Michael Rahim Mohammad, known online as “Mr. Dark,” was indicted by a federal grand jury in the District of Columbia in connection with the operation of DarkScandals, the government said. The bitcoin-based online site was selling more than 2,000 videos of alleged sexual assault and abuse on the Internet and underground “dark net,” federal prosecutors with the U.S. attorney’s office in D.C., the Internal Revenue Service and Homeland Security Investigations announced.
The investigation sprang from the takedown in October of South Korea-based site Welcome to Video, which U.S. authorities described as one of the world’s largest child pornography websites. Investigators following its trail found that a District man who admitted to downloading nearly 3,000 videos from that site also allegedly used DarkScandals, authorities said.
A nine-count indictment returned March 5 and unsealed Thursday charges Mohammad with distributing child pornography, producing and transporting obscene matters for sale or distribution and engaging in its sale and transfer, and money laundering.
“The types of crimes described in this indictment are the most disgusting I’ve encountered in 30 years of law enforcement,” Don Fort, chief of IRS Criminal Investigation, said in a statement, adding: “It is a special kind of evil to prey on and profit from the pain of others. Criminals should know if you leave a digital footprint, we will find you.”
Mohammad was arrested Monday at his home in the Netherlands, where he has been charged with possession and distribution of child abuse material, sedition and tax offenses, Dutch authorities said. An attorney for Mohammad could not immediately be reached for comment.
The defendant received $1.6 million through curating the site, which he started in 2012 and claimed offered “real blackmail, rape and forced videos of girls all around the world,” court documents assert.
Users paid for video packs for download via email through cryptocurrency, such as bitcoin and Ether, or with credits earned by uploading new videos, authorities said. The site rejected “fake, amateur . . . or acted movies” that did not portray real sexual violence, U.S. officials said.

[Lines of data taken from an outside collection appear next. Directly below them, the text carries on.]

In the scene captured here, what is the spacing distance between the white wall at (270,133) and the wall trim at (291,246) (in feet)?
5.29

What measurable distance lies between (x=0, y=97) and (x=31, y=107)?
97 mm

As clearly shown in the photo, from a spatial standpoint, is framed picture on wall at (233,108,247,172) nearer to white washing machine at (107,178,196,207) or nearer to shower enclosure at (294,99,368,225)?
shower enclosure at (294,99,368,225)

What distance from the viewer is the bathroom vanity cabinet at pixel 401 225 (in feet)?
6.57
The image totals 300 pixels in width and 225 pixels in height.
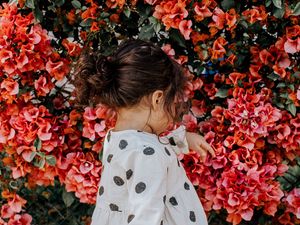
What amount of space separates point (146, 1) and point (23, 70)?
57 centimetres

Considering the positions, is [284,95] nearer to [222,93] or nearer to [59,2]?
[222,93]

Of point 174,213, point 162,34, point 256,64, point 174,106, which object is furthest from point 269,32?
point 174,213

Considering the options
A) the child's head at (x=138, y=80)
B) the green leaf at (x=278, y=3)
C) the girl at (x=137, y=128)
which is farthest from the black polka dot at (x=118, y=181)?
the green leaf at (x=278, y=3)

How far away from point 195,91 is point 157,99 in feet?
2.38

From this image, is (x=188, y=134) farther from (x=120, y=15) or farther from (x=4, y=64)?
(x=4, y=64)

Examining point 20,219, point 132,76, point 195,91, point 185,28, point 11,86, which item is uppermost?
point 132,76

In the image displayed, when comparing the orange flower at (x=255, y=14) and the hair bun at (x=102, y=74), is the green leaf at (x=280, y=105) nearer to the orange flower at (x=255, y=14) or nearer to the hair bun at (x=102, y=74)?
the orange flower at (x=255, y=14)

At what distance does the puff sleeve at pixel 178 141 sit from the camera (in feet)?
9.49

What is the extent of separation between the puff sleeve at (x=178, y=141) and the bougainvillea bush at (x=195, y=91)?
20 cm

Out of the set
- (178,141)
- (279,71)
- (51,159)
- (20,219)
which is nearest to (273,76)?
(279,71)

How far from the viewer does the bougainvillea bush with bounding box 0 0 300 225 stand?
119 inches

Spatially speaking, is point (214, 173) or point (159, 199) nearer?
point (159, 199)

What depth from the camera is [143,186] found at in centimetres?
240

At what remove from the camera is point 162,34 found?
3.21 meters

As part of the prosecution, the Justice Department also filed a civil forfeiture complaint seizing 303 virtual currency accounts allegedly used by customers around the world.
“This Office will not allow predators to use lawless online spaces as a shield,” Timothy J. Shea, the U.S. attorney for the District of Columbia, said in a statement.
Dutch and German national police and Europol assisted in and conducted their own investigations, officials said.